How Is Sarcopenia Diagnosed?

Technically, sarcopenia is defined as muscle mass below two standard deviations from the mean for healthy young adults. However muscle mass is difficult to measure accurately. Clinically, sarcopenia can be diagnosed with a simple questionnaire, called SARC-F.

SARC-F is an acronym that stands for Strength, Assistance in walking, Rising from a chair, Climbing stairs, and Falls. The questionnaire scores answers on the scale of 0 to 2 to the
following questions:

  1. How much difficulty do you have lifting and carrying 10 pounds?
  2. How much difficulty do you have walking across the room?
  3. How much difficulty do you have transferring from a chair or bed?
  4. How much difficulty do you have climbing a flight of ten stairs?
  5. How many times have you fallen in the past year?

A score of 4 or higher indicates sarcopenia.

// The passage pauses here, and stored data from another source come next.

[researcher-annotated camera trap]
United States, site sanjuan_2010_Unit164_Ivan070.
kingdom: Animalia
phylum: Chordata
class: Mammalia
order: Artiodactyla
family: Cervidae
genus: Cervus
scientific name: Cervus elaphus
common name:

How is Sarcopenia Treated?

Exercise is a mainstay of treatment for sarcopenia. While resistance exercise is considered the best form of treatment, any exercise that improves strength and balance is useful. The key is finding an exercise that the individual is motivated to do on a regular basis.

Exercise that improves strength and balance is useful in treating sarcopenia

Vitamin D insufficiency has also been linked with the decreased muscle function. Vitamin D supplementation, in addition to exercise, helps manage sarcopenia.